TASK STATEMENT | Copy every item below line for line, without changing a single character.

DATA EXCERPTS |
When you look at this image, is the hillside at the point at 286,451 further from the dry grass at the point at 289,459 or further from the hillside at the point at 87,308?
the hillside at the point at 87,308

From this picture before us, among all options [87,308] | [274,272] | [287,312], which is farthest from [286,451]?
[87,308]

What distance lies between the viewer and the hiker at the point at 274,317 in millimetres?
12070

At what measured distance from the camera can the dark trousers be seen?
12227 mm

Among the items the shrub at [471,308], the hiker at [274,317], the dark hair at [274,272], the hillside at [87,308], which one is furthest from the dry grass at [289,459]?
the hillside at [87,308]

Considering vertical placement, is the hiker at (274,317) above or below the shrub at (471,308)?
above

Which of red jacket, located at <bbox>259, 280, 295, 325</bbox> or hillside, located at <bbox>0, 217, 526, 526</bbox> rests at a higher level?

OUTPUT BELOW |
When you look at this image, is the hillside at the point at 286,451 further from the dry grass at the point at 289,459 or further from the hillside at the point at 87,308?
the hillside at the point at 87,308

From this picture before us, among all options [87,308] | [274,272] | [287,312], which is farthest from [286,451]?
[87,308]

What distance lies between the viewer and the hiker at the point at 274,317 in millimetres?
12070

At what measured distance from the camera can the dark trousers be seen?
12227 mm

Among the items the shrub at [471,308], the hiker at [274,317], the dark hair at [274,272], the hillside at [87,308], which one is furthest from the dry grass at [289,459]?
the hillside at [87,308]

Considering vertical placement, is the hiker at (274,317) above or below the shrub at (471,308)?
above

Which of red jacket, located at <bbox>259, 280, 295, 325</bbox> or hillside, located at <bbox>0, 217, 526, 526</bbox> rests at a higher level?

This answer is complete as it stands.